Agressão à banda Test em show de black metal mostra a intolerância roqueira
Marcelo Moreira
O fato aconteceu há 15 dias e não pretendia abordá-lo, apesar de sua gravidade. Alertado por leitores deste Combate Rock, mudei de ideia: o ataque à banda Test ao final de um festival de metal extremo, em São Paulo, não foi um fato isolado, como de início muitos consideraram, eu inclusive. Até que ponto o episódio de intolerância e desrespeito á liberdade de expressão pode ser considerado grave a ponto de manchar o pouquíssimo do que resta de cena roqueira em São Paulo?
Para quem não lembra, o Test é um duo de guitarra e bateria que faz um barulho desgraçado antes e ao final de eventos musicais na capital paulista. Podem ser o show do Paul McCartney ou de uma banda pequena de metal em um bar escondido: a Kombi velha estaciona perto, João Kombi (o guitarrista e vocalista) desce e rapidamente monta o amplificador e ajuda a montar a bateria. Logo em seguida surge um grindcore quase ensurdecedor.
Geralmente, ao final dos shows, a banda de rua Test ganha a curiosidade de alguns, assim como esparsos aplausos. A maioria costuma olhar com desprezo o trabalho da dupla, achando que se trata apenas de mais dois mendigos enchendo o saco. Pois o Test é conceituado no Brasil e no exterior e tem o respeito de diversas entidades culturais por conta do trabalho de arte na rua. E sua música tem qualidade.
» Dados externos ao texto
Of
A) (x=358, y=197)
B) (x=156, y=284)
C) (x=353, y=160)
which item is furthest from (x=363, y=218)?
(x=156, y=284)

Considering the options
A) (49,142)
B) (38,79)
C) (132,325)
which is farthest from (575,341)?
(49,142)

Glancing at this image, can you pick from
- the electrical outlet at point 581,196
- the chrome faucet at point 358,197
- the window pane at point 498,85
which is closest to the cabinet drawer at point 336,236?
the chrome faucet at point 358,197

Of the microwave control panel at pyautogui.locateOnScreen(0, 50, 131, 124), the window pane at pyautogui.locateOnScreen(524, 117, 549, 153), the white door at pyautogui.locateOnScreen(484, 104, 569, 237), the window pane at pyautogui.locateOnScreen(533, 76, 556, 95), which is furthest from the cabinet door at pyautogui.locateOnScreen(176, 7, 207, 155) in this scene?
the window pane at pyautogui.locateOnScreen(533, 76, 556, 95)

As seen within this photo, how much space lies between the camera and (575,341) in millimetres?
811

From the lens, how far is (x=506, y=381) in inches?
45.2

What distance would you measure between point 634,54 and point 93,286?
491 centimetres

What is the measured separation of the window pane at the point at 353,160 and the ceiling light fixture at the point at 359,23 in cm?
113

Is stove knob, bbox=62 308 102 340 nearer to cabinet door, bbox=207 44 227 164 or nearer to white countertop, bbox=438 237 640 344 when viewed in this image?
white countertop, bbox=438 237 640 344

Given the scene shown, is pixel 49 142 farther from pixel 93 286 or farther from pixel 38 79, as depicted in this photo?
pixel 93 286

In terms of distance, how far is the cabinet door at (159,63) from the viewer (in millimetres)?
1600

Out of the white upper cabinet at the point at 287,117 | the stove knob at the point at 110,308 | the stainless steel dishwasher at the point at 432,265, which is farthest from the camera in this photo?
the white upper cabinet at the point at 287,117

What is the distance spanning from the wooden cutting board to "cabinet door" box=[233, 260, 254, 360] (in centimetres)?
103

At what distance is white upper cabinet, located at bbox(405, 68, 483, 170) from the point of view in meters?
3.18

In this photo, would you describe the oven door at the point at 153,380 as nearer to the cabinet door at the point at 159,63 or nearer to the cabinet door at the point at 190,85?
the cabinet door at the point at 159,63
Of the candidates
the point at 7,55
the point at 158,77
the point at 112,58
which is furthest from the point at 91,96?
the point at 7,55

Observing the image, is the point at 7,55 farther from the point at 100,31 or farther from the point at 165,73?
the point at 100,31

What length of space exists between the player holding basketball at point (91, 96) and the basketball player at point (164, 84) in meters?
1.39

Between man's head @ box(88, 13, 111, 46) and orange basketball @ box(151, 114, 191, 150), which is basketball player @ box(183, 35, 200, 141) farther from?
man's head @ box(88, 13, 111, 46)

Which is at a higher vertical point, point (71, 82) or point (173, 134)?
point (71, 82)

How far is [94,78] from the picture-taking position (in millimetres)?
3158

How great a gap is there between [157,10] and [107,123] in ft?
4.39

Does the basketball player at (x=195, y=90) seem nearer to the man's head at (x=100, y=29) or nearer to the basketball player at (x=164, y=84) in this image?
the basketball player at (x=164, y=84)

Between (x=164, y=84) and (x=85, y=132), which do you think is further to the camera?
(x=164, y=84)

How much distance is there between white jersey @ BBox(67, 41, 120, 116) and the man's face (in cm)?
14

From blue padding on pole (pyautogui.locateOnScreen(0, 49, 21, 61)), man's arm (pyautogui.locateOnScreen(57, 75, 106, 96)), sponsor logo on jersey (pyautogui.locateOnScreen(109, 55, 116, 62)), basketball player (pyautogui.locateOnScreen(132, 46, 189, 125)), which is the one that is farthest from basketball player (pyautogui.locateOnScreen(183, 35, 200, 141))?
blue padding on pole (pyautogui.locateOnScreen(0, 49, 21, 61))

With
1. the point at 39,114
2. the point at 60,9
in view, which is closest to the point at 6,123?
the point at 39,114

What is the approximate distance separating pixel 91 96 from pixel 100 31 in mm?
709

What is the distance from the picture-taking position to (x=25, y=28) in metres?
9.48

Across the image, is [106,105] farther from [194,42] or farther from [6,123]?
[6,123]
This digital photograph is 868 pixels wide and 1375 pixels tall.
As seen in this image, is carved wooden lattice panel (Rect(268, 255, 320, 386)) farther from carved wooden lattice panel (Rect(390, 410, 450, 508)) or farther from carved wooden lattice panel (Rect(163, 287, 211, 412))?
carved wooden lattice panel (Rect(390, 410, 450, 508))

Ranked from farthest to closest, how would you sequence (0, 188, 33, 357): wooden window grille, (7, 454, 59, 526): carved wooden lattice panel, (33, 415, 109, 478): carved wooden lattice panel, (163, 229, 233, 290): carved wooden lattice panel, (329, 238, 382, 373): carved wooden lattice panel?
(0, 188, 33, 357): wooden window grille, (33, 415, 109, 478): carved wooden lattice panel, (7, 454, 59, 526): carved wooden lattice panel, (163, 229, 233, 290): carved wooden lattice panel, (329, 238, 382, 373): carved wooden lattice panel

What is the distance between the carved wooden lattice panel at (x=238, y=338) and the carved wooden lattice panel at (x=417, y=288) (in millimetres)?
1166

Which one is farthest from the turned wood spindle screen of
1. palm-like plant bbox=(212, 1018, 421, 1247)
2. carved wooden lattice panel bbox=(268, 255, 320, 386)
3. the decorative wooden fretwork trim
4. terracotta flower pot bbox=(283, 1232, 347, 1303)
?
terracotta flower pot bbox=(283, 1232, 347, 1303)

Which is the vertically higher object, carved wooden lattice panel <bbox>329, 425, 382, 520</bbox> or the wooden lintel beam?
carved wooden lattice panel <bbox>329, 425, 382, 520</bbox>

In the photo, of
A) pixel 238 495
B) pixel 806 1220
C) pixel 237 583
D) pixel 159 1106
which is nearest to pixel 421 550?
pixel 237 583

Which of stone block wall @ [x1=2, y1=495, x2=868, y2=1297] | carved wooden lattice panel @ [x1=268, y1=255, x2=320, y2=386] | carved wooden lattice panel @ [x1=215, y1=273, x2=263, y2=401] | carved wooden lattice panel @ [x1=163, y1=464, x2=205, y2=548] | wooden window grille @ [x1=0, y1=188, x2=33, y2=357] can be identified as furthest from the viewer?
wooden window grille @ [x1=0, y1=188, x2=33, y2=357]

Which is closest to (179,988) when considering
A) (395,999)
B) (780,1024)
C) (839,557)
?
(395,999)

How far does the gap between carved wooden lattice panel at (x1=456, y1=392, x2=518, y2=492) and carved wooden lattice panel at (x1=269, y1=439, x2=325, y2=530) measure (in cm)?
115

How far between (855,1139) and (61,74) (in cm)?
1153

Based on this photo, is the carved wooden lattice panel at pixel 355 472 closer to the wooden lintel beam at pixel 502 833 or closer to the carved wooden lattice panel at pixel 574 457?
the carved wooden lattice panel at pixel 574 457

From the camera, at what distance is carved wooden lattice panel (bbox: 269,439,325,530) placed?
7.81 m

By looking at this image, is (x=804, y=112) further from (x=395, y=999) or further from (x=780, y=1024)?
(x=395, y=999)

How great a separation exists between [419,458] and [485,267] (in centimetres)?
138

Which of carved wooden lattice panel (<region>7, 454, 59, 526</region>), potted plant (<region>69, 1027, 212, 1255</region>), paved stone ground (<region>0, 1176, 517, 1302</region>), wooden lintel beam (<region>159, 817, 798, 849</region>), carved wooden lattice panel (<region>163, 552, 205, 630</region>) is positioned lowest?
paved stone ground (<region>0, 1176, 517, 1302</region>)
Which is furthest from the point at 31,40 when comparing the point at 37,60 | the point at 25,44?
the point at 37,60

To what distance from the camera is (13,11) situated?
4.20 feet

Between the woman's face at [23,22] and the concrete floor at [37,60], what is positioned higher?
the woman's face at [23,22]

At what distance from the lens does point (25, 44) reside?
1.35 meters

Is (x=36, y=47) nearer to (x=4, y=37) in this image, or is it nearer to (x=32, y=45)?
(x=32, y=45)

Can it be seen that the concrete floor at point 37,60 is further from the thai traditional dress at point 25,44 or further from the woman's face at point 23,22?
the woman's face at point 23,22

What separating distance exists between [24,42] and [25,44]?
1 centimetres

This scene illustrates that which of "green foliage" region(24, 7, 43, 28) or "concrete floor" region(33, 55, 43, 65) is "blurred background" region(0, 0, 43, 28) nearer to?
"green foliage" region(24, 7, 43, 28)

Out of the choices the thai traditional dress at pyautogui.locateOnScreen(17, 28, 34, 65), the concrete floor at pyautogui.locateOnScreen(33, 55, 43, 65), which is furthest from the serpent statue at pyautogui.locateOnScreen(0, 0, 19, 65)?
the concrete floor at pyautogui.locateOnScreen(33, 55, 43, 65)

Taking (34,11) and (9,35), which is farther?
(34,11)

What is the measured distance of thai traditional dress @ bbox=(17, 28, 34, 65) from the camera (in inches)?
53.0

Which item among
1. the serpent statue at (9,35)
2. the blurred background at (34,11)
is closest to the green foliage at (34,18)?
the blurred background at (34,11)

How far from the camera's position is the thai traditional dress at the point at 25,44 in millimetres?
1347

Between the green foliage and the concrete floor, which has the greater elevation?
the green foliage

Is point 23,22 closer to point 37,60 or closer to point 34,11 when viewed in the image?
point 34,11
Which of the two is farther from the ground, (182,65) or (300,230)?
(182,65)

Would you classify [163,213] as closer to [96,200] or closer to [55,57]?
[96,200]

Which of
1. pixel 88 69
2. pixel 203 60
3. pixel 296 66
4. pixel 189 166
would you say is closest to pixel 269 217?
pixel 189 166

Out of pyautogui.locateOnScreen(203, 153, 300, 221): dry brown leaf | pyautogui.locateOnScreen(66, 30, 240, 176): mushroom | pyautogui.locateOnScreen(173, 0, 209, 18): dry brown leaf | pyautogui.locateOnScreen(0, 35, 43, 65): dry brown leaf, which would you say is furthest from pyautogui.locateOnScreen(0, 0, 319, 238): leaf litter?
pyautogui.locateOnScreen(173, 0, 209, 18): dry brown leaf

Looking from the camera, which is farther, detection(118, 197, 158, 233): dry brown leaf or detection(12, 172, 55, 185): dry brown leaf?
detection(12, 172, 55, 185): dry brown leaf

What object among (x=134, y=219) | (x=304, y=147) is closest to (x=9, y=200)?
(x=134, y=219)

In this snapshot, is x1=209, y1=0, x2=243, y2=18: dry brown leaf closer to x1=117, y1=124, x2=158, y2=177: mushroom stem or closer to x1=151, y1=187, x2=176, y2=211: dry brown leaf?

No último dia 7 de dezembro, alguns espectadores do Extreme Hate Festival levaram o hate (ódio) muito a sério. O evento, dedicado ao black metal e metal extremo, é um dos mais apreciados pelos fã do estilo em São Paulo, e algns não gostaram de ver o test tocando o seu grind do lado de fora do Tropical Club, no bairro de Pinheiros, em São Paulo.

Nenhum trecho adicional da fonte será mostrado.